Not so long ago, scientists discovered that one of the most massive stars in the neighborhood just... disappeared! It was a star 75 million light-years away from Earth. Normally, it'd be too far away for astronomers to clearly see individual stars. But only unless they're huge! And the star we're talking about was enormous. It was shining 2.5 million times brighter than the Sun! Astronomers saw the star for the last time in 2011. They decided to examine it more closely several years later, but it was already too late. The star had vanished! Such massive stars usually go out in an extremely bright supernova. But astronomers noticed nothing like that in this case. There's a theory that the star collapsed into a black hole without triggering a supernova first. It does occur among stars approaching the end of their lives – but very rarely.

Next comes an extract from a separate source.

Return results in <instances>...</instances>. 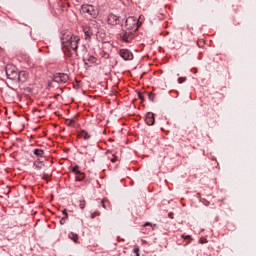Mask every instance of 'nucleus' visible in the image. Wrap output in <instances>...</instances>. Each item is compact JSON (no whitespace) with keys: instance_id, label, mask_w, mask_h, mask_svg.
Listing matches in <instances>:
<instances>
[{"instance_id":"a878e982","label":"nucleus","mask_w":256,"mask_h":256,"mask_svg":"<svg viewBox=\"0 0 256 256\" xmlns=\"http://www.w3.org/2000/svg\"><path fill=\"white\" fill-rule=\"evenodd\" d=\"M149 99H150V101H153V99H155V94L150 93L149 94Z\"/></svg>"},{"instance_id":"4468645a","label":"nucleus","mask_w":256,"mask_h":256,"mask_svg":"<svg viewBox=\"0 0 256 256\" xmlns=\"http://www.w3.org/2000/svg\"><path fill=\"white\" fill-rule=\"evenodd\" d=\"M34 155H36V157H43V155H45V151H43V149H35Z\"/></svg>"},{"instance_id":"f257e3e1","label":"nucleus","mask_w":256,"mask_h":256,"mask_svg":"<svg viewBox=\"0 0 256 256\" xmlns=\"http://www.w3.org/2000/svg\"><path fill=\"white\" fill-rule=\"evenodd\" d=\"M61 43L62 47L66 51H75L77 53V49L79 48V43H81V37L74 35L69 31L62 32L61 35Z\"/></svg>"},{"instance_id":"7c9ffc66","label":"nucleus","mask_w":256,"mask_h":256,"mask_svg":"<svg viewBox=\"0 0 256 256\" xmlns=\"http://www.w3.org/2000/svg\"><path fill=\"white\" fill-rule=\"evenodd\" d=\"M77 1V3H81V1H83V0H76Z\"/></svg>"},{"instance_id":"2f4dec72","label":"nucleus","mask_w":256,"mask_h":256,"mask_svg":"<svg viewBox=\"0 0 256 256\" xmlns=\"http://www.w3.org/2000/svg\"><path fill=\"white\" fill-rule=\"evenodd\" d=\"M201 243H205L204 240H202Z\"/></svg>"},{"instance_id":"39448f33","label":"nucleus","mask_w":256,"mask_h":256,"mask_svg":"<svg viewBox=\"0 0 256 256\" xmlns=\"http://www.w3.org/2000/svg\"><path fill=\"white\" fill-rule=\"evenodd\" d=\"M82 13H87L91 15V17H95L97 15V11H95V7L93 5L84 4L81 7Z\"/></svg>"},{"instance_id":"393cba45","label":"nucleus","mask_w":256,"mask_h":256,"mask_svg":"<svg viewBox=\"0 0 256 256\" xmlns=\"http://www.w3.org/2000/svg\"><path fill=\"white\" fill-rule=\"evenodd\" d=\"M133 253H135L136 256H139V247L134 248Z\"/></svg>"},{"instance_id":"ddd939ff","label":"nucleus","mask_w":256,"mask_h":256,"mask_svg":"<svg viewBox=\"0 0 256 256\" xmlns=\"http://www.w3.org/2000/svg\"><path fill=\"white\" fill-rule=\"evenodd\" d=\"M69 239H71L72 241H74V243H77V241H79V235H77V234L71 232V233L69 234Z\"/></svg>"},{"instance_id":"7ed1b4c3","label":"nucleus","mask_w":256,"mask_h":256,"mask_svg":"<svg viewBox=\"0 0 256 256\" xmlns=\"http://www.w3.org/2000/svg\"><path fill=\"white\" fill-rule=\"evenodd\" d=\"M97 33H99V28H97L95 24L84 28L85 39H91V37H93V35H97Z\"/></svg>"},{"instance_id":"f3484780","label":"nucleus","mask_w":256,"mask_h":256,"mask_svg":"<svg viewBox=\"0 0 256 256\" xmlns=\"http://www.w3.org/2000/svg\"><path fill=\"white\" fill-rule=\"evenodd\" d=\"M85 65H87V61L89 63H95V57L94 56H88L87 58H84Z\"/></svg>"},{"instance_id":"6e6552de","label":"nucleus","mask_w":256,"mask_h":256,"mask_svg":"<svg viewBox=\"0 0 256 256\" xmlns=\"http://www.w3.org/2000/svg\"><path fill=\"white\" fill-rule=\"evenodd\" d=\"M121 21H122L121 17H119L113 13H110L108 15V24L109 25H121Z\"/></svg>"},{"instance_id":"5701e85b","label":"nucleus","mask_w":256,"mask_h":256,"mask_svg":"<svg viewBox=\"0 0 256 256\" xmlns=\"http://www.w3.org/2000/svg\"><path fill=\"white\" fill-rule=\"evenodd\" d=\"M187 81V78H185V77H179L178 78V83H185Z\"/></svg>"},{"instance_id":"dca6fc26","label":"nucleus","mask_w":256,"mask_h":256,"mask_svg":"<svg viewBox=\"0 0 256 256\" xmlns=\"http://www.w3.org/2000/svg\"><path fill=\"white\" fill-rule=\"evenodd\" d=\"M43 167H45V164L43 162L34 163V169H43Z\"/></svg>"},{"instance_id":"6ab92c4d","label":"nucleus","mask_w":256,"mask_h":256,"mask_svg":"<svg viewBox=\"0 0 256 256\" xmlns=\"http://www.w3.org/2000/svg\"><path fill=\"white\" fill-rule=\"evenodd\" d=\"M72 173H74L75 175H79V173H81V170H79V166H74L72 167Z\"/></svg>"},{"instance_id":"c85d7f7f","label":"nucleus","mask_w":256,"mask_h":256,"mask_svg":"<svg viewBox=\"0 0 256 256\" xmlns=\"http://www.w3.org/2000/svg\"><path fill=\"white\" fill-rule=\"evenodd\" d=\"M173 212H170L169 214H168V217L170 218V219H173Z\"/></svg>"},{"instance_id":"f8f14e48","label":"nucleus","mask_w":256,"mask_h":256,"mask_svg":"<svg viewBox=\"0 0 256 256\" xmlns=\"http://www.w3.org/2000/svg\"><path fill=\"white\" fill-rule=\"evenodd\" d=\"M78 137H81L84 141H89V139H91V134L85 130H81L78 133Z\"/></svg>"},{"instance_id":"9d476101","label":"nucleus","mask_w":256,"mask_h":256,"mask_svg":"<svg viewBox=\"0 0 256 256\" xmlns=\"http://www.w3.org/2000/svg\"><path fill=\"white\" fill-rule=\"evenodd\" d=\"M29 79V74L25 71L18 72V77L16 80L20 81V83H25Z\"/></svg>"},{"instance_id":"0eeeda50","label":"nucleus","mask_w":256,"mask_h":256,"mask_svg":"<svg viewBox=\"0 0 256 256\" xmlns=\"http://www.w3.org/2000/svg\"><path fill=\"white\" fill-rule=\"evenodd\" d=\"M53 79L55 83H67L69 81V75L66 73H56Z\"/></svg>"},{"instance_id":"20e7f679","label":"nucleus","mask_w":256,"mask_h":256,"mask_svg":"<svg viewBox=\"0 0 256 256\" xmlns=\"http://www.w3.org/2000/svg\"><path fill=\"white\" fill-rule=\"evenodd\" d=\"M120 38L124 41V43H131V41L135 39V33H133L131 30H125L120 34Z\"/></svg>"},{"instance_id":"cd10ccee","label":"nucleus","mask_w":256,"mask_h":256,"mask_svg":"<svg viewBox=\"0 0 256 256\" xmlns=\"http://www.w3.org/2000/svg\"><path fill=\"white\" fill-rule=\"evenodd\" d=\"M111 162H112V163H116V162H117V156H114V157L111 159Z\"/></svg>"},{"instance_id":"1a4fd4ad","label":"nucleus","mask_w":256,"mask_h":256,"mask_svg":"<svg viewBox=\"0 0 256 256\" xmlns=\"http://www.w3.org/2000/svg\"><path fill=\"white\" fill-rule=\"evenodd\" d=\"M119 53H120V57H122L124 61L133 60V53L129 51V49H121Z\"/></svg>"},{"instance_id":"bb28decb","label":"nucleus","mask_w":256,"mask_h":256,"mask_svg":"<svg viewBox=\"0 0 256 256\" xmlns=\"http://www.w3.org/2000/svg\"><path fill=\"white\" fill-rule=\"evenodd\" d=\"M79 207L80 209H83L85 207V201H81Z\"/></svg>"},{"instance_id":"b1692460","label":"nucleus","mask_w":256,"mask_h":256,"mask_svg":"<svg viewBox=\"0 0 256 256\" xmlns=\"http://www.w3.org/2000/svg\"><path fill=\"white\" fill-rule=\"evenodd\" d=\"M109 202L107 201V200H102V207L104 208V209H107V204H108Z\"/></svg>"},{"instance_id":"423d86ee","label":"nucleus","mask_w":256,"mask_h":256,"mask_svg":"<svg viewBox=\"0 0 256 256\" xmlns=\"http://www.w3.org/2000/svg\"><path fill=\"white\" fill-rule=\"evenodd\" d=\"M126 27H128V29H135V31H137V29H139V20L135 19V17H129L126 20Z\"/></svg>"},{"instance_id":"aec40b11","label":"nucleus","mask_w":256,"mask_h":256,"mask_svg":"<svg viewBox=\"0 0 256 256\" xmlns=\"http://www.w3.org/2000/svg\"><path fill=\"white\" fill-rule=\"evenodd\" d=\"M63 214L65 217L60 220V225H65V222L67 221V212L64 211Z\"/></svg>"},{"instance_id":"c756f323","label":"nucleus","mask_w":256,"mask_h":256,"mask_svg":"<svg viewBox=\"0 0 256 256\" xmlns=\"http://www.w3.org/2000/svg\"><path fill=\"white\" fill-rule=\"evenodd\" d=\"M182 237H183L184 239H188V240L191 239V236H189V235H188V236L182 235Z\"/></svg>"},{"instance_id":"a211bd4d","label":"nucleus","mask_w":256,"mask_h":256,"mask_svg":"<svg viewBox=\"0 0 256 256\" xmlns=\"http://www.w3.org/2000/svg\"><path fill=\"white\" fill-rule=\"evenodd\" d=\"M76 181H83V179H85V173L80 172L78 174H76Z\"/></svg>"},{"instance_id":"2eb2a0df","label":"nucleus","mask_w":256,"mask_h":256,"mask_svg":"<svg viewBox=\"0 0 256 256\" xmlns=\"http://www.w3.org/2000/svg\"><path fill=\"white\" fill-rule=\"evenodd\" d=\"M75 119H67L65 121V124L67 125V127H75Z\"/></svg>"},{"instance_id":"4be33fe9","label":"nucleus","mask_w":256,"mask_h":256,"mask_svg":"<svg viewBox=\"0 0 256 256\" xmlns=\"http://www.w3.org/2000/svg\"><path fill=\"white\" fill-rule=\"evenodd\" d=\"M143 227H157V224H152L150 222H146Z\"/></svg>"},{"instance_id":"f03ea898","label":"nucleus","mask_w":256,"mask_h":256,"mask_svg":"<svg viewBox=\"0 0 256 256\" xmlns=\"http://www.w3.org/2000/svg\"><path fill=\"white\" fill-rule=\"evenodd\" d=\"M6 75L11 81H17L19 77V72L17 71V67L13 64L6 65Z\"/></svg>"},{"instance_id":"9b49d317","label":"nucleus","mask_w":256,"mask_h":256,"mask_svg":"<svg viewBox=\"0 0 256 256\" xmlns=\"http://www.w3.org/2000/svg\"><path fill=\"white\" fill-rule=\"evenodd\" d=\"M145 121L148 125H154L155 123V116L153 113L149 112L146 115Z\"/></svg>"},{"instance_id":"412c9836","label":"nucleus","mask_w":256,"mask_h":256,"mask_svg":"<svg viewBox=\"0 0 256 256\" xmlns=\"http://www.w3.org/2000/svg\"><path fill=\"white\" fill-rule=\"evenodd\" d=\"M99 215H101V212L97 210L91 214V219H95V217H99Z\"/></svg>"}]
</instances>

In billions of years, the Universe is likely to expand so much that we won't be able to see any stars in the sky. All planets in the Solar System emit radio waves. They're especially strong if we talk about Jupiter. This planet has the biggest and most powerful magnetic field. But astronomers couldn't detect any radio waves coming from a planet outside the Solar System. That is, until 2020. The signal scientists recorded came from a gas giant Tau Boötis. It's 51 light-years away from our planet. Thanks to this signal, astronomers managed to find out a bit about the planet's magnetic field.
And in the future, this will help to learn more about what's happening in the planet's atmosphere. Dwarf planet Haumea is further from Earth than Neptune. It's orbiting in the KuiperBelt. That's a donut-shaped ring of ice objects circling the Sun. Elongated Haumea has two moons. A day on this dwarf planet lasts 4 Earth hours. All in all, this space body is rather bizarre. It's surrounded by thin rings that likely appeared as the result of an ancient collision.

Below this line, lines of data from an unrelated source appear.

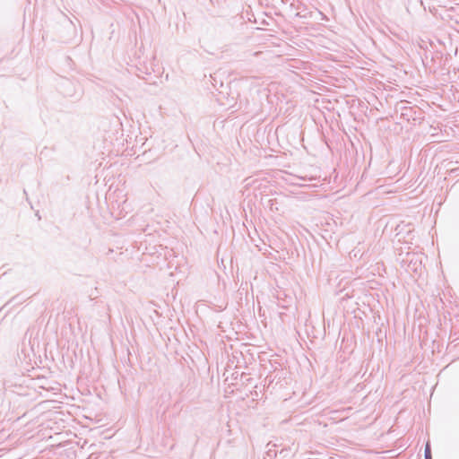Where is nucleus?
Listing matches in <instances>:
<instances>
[{
	"mask_svg": "<svg viewBox=\"0 0 459 459\" xmlns=\"http://www.w3.org/2000/svg\"><path fill=\"white\" fill-rule=\"evenodd\" d=\"M425 456H426V459H431V455H430V448H429V446L427 445L426 446V449H425Z\"/></svg>",
	"mask_w": 459,
	"mask_h": 459,
	"instance_id": "f257e3e1",
	"label": "nucleus"
}]
</instances>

A star in the galaxy GSN 069 is likely to turn into a planet the size of Jupiter in the next trillion years. It might happen because of the star's regular encounters with a black hole! First, astronomers noticed unusual X-ray bursts that were strangely bright. They went off every 9 hours. After studying this phenomenon for some time, the scientists realized it was a star moving in a unique orbit around a black hole. The dazzling flashes? it was the material getting slurped off the star's surface by the black hole. It turned out that over millions of years, the black hole had already transformed the red giant into a white dwarf. And the process isn't going to stop whatsoever.
Astronomers have found some traces of phosphine in the atmosphere of Venus. This gas, colorless and flammable, is often found where microbes live on our planet. No wonder a new theory suggests there might be life on Venus. But even if there was some life on "the Evening Star," it could have only appeared in its atmosphere. Probably no living organism would be able to survive the planet's extreme environment. Venus's surface is extremely dry.
There's no liquid water on the planet. And the pressure there is 90 times greater than that on Earth's surface. The temperatures often rise higher than 900˚F. That hot enough to melt some metals.